# WHAT IS EXPECTED
Copy the material word for word, from its first line through the line containing "Is the value at 6".

··········

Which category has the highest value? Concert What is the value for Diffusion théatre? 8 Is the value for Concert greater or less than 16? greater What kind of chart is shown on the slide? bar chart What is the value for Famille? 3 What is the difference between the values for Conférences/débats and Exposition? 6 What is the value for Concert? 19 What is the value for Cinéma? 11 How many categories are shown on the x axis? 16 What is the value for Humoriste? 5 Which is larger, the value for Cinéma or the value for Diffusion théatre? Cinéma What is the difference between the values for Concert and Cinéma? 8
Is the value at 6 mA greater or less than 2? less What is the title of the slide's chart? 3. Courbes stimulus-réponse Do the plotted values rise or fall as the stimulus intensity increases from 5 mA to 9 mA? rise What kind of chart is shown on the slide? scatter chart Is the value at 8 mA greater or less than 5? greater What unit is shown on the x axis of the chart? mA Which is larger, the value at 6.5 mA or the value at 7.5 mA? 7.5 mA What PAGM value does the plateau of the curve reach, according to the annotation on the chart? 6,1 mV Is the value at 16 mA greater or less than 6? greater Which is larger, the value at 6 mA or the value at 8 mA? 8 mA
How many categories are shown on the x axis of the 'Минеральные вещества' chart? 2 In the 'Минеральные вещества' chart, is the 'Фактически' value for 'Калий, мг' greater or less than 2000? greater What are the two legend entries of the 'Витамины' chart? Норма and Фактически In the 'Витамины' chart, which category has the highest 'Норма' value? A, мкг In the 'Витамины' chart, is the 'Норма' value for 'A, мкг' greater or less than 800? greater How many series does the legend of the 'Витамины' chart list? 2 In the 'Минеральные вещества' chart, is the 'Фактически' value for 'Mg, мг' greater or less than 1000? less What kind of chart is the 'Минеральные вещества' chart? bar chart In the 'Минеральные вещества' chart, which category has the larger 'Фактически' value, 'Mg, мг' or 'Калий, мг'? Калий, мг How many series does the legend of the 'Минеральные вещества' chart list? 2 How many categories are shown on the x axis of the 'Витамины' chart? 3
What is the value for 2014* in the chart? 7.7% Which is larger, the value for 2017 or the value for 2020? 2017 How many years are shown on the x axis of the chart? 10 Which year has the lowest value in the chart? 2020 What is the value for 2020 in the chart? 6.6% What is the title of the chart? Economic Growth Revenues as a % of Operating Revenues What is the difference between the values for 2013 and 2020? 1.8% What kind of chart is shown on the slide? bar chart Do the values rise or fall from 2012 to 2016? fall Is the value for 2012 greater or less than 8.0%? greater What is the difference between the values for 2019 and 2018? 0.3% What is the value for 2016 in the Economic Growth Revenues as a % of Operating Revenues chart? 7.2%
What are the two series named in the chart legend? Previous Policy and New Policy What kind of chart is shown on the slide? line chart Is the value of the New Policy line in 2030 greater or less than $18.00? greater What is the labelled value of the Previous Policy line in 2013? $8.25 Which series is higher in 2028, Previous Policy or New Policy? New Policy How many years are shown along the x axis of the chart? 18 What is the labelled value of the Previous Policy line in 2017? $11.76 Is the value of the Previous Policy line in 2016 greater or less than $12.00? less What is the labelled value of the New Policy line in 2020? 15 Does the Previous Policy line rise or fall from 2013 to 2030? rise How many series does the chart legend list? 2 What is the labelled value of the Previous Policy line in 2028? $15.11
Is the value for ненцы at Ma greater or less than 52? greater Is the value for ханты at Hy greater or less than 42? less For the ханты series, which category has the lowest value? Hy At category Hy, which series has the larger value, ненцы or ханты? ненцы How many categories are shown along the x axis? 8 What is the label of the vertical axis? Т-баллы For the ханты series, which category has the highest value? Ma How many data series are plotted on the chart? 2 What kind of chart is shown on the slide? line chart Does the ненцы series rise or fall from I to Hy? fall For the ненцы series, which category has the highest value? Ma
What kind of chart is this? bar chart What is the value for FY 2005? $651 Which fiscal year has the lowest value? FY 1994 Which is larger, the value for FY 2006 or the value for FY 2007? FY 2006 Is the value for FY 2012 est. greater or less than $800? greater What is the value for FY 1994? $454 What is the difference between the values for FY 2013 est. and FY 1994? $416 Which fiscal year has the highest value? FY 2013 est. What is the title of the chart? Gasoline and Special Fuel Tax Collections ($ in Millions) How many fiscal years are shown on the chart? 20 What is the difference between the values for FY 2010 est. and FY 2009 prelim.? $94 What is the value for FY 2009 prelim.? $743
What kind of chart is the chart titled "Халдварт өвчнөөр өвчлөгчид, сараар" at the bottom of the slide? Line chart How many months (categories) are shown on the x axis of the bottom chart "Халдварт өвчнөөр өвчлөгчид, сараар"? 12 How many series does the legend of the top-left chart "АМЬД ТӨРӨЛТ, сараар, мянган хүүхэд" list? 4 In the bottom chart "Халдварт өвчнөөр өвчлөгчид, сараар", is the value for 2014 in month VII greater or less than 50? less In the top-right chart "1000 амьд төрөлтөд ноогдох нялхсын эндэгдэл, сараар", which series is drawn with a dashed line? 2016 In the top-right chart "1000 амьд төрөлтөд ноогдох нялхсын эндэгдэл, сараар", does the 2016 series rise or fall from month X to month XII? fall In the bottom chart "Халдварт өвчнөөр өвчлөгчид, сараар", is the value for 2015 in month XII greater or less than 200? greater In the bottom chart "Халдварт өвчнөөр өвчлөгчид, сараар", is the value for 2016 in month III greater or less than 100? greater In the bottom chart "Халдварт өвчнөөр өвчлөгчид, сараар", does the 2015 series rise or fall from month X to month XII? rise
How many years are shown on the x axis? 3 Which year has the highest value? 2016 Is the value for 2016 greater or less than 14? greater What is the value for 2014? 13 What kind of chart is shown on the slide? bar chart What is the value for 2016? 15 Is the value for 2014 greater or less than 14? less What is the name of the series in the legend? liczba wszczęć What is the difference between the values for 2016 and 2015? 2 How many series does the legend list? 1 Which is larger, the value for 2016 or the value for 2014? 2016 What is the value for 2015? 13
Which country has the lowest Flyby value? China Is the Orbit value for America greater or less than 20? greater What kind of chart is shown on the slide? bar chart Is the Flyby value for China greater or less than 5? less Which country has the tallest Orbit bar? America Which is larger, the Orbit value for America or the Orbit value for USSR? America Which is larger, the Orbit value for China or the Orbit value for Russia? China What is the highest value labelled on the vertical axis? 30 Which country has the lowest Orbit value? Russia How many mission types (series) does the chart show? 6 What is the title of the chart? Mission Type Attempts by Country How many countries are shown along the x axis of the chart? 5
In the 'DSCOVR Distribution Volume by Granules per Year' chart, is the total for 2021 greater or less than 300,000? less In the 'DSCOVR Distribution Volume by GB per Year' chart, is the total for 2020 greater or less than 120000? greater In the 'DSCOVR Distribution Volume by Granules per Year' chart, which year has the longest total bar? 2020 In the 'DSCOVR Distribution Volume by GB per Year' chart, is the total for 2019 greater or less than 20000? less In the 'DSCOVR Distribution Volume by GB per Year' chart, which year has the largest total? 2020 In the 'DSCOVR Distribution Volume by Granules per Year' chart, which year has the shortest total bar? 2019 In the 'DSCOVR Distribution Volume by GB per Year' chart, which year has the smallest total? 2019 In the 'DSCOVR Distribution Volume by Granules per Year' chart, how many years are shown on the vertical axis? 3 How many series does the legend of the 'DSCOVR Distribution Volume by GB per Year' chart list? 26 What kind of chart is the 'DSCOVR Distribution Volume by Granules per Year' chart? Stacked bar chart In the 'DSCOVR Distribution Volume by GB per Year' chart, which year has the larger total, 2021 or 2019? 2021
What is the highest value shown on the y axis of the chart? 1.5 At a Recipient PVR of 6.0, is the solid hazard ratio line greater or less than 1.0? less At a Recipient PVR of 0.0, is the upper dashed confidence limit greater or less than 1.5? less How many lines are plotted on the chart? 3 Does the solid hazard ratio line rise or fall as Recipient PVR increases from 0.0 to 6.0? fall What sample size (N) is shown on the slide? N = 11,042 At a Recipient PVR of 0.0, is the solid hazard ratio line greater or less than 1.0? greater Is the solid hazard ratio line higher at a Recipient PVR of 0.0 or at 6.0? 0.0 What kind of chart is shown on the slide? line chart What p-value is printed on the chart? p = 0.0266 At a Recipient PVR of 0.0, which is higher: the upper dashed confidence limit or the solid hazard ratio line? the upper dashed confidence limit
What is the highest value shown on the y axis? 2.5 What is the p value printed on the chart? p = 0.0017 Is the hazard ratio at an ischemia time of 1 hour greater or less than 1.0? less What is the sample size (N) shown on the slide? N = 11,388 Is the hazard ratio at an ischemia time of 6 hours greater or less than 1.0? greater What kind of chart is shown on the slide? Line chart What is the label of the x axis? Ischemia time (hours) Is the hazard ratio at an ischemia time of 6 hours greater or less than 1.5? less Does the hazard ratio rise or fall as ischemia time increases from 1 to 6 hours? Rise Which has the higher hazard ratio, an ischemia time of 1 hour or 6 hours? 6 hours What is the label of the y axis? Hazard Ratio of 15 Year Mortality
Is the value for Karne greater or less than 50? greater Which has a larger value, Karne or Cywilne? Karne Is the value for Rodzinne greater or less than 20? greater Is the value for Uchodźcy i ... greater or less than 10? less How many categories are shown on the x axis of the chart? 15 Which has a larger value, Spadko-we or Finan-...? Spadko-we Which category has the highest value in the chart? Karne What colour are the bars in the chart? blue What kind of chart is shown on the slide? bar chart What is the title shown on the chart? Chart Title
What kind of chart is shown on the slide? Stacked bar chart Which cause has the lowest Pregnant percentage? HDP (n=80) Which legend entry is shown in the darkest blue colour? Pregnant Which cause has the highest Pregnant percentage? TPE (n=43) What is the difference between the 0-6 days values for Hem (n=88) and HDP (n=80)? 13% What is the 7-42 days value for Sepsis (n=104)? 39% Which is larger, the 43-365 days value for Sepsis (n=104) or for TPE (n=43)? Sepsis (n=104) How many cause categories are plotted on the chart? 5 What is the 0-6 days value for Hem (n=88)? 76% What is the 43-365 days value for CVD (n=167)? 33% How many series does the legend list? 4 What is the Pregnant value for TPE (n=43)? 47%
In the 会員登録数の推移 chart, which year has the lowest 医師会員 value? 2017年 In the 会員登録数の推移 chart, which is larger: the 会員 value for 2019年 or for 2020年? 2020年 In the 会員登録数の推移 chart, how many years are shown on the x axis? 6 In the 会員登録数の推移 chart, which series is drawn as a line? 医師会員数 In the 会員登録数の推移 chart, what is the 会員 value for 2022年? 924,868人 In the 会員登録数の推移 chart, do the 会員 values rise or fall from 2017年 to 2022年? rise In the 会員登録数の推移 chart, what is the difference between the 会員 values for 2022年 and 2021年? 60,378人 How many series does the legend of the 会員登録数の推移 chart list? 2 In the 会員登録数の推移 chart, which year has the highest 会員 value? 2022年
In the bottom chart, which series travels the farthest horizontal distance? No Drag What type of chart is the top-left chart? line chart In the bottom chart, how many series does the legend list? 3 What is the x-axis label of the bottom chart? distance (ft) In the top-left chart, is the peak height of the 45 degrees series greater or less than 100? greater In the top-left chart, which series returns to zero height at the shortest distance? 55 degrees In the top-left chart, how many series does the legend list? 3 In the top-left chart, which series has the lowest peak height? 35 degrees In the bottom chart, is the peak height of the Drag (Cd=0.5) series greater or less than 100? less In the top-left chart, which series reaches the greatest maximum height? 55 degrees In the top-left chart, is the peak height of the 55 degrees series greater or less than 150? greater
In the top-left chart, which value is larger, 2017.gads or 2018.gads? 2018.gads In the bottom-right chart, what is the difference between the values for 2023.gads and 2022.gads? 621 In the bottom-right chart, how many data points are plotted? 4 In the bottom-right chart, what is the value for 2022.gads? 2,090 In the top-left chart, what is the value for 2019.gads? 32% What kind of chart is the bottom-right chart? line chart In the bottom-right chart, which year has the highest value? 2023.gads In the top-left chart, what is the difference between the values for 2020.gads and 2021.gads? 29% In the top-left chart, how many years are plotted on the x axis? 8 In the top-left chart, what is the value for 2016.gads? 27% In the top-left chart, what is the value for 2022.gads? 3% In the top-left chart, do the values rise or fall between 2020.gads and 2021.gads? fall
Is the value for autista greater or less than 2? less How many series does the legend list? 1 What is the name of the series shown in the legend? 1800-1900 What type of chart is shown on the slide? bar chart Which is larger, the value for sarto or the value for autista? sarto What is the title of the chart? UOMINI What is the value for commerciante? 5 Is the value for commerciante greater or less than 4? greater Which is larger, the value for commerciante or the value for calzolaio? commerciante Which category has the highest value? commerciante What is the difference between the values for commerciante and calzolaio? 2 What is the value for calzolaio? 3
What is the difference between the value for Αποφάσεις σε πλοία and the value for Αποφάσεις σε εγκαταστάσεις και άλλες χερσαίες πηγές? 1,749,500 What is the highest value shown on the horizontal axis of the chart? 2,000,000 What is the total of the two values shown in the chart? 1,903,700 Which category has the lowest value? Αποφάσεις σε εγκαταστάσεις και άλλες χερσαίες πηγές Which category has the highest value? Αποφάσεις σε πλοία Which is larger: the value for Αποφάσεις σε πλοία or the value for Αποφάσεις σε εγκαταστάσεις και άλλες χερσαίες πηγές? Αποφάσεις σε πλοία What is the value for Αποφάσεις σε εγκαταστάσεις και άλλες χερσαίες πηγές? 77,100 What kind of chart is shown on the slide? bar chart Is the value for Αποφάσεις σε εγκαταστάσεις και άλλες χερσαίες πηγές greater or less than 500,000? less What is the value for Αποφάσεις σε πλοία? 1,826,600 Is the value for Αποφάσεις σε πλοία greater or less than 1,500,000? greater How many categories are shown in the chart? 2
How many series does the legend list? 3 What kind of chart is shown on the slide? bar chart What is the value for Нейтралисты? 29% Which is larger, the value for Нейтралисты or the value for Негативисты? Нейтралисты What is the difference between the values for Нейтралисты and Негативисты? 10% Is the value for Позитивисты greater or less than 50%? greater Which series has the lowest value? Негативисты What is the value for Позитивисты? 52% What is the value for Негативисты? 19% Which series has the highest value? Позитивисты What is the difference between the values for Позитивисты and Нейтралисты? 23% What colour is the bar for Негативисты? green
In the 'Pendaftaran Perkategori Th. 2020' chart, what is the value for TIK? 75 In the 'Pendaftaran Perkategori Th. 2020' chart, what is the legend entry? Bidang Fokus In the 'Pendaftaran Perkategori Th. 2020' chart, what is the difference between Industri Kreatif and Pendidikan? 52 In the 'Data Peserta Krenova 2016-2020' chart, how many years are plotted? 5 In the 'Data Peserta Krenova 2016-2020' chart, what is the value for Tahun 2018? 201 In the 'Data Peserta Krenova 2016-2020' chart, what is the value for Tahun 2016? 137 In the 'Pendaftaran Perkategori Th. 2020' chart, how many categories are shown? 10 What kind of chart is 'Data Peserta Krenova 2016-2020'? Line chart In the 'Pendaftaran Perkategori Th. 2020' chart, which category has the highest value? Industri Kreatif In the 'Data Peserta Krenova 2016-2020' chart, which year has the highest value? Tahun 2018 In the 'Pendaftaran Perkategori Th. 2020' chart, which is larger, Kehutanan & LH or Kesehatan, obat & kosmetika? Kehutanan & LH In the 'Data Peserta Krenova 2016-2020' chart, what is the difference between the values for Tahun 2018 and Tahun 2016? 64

··········

# WRITTEN SOLUTION
Which category has the highest value? Concert What is the value for Diffusion théatre? 8 Is the value for Concert greater or less than 16? greater What kind of chart is shown on the slide? bar chart What is the value for Famille? 3 What is the difference between the values for Conférences/débats and Exposition? 6 What is the value for Concert? 19 What is the value for Cinéma? 11 How many categories are shown on the x axis? 16 What is the value for Humoriste? 5 Which is larger, the value for Cinéma or the value for Diffusion théatre? Cinéma What is the difference between the values for Concert and Cinéma? 8
Is the value at 6 mA greater or less than 2? less What is the title of the slide's chart? 3. Courbes stimulus-réponse Do the plotted values rise or fall as the stimulus intensity increases from 5 mA to 9 mA? rise What kind of chart is shown on the slide? scatter chart Is the value at 8 mA greater or less than 5? greater What unit is shown on the x axis of the chart? mA Which is larger, the value at 6.5 mA or the value at 7.5 mA? 7.5 mA What PAGM value does the plateau of the curve reach, according to the annotation on the chart? 6,1 mV Is the value at 16 mA greater or less than 6? greater Which is larger, the value at 6 mA or the value at 8 mA? 8 mA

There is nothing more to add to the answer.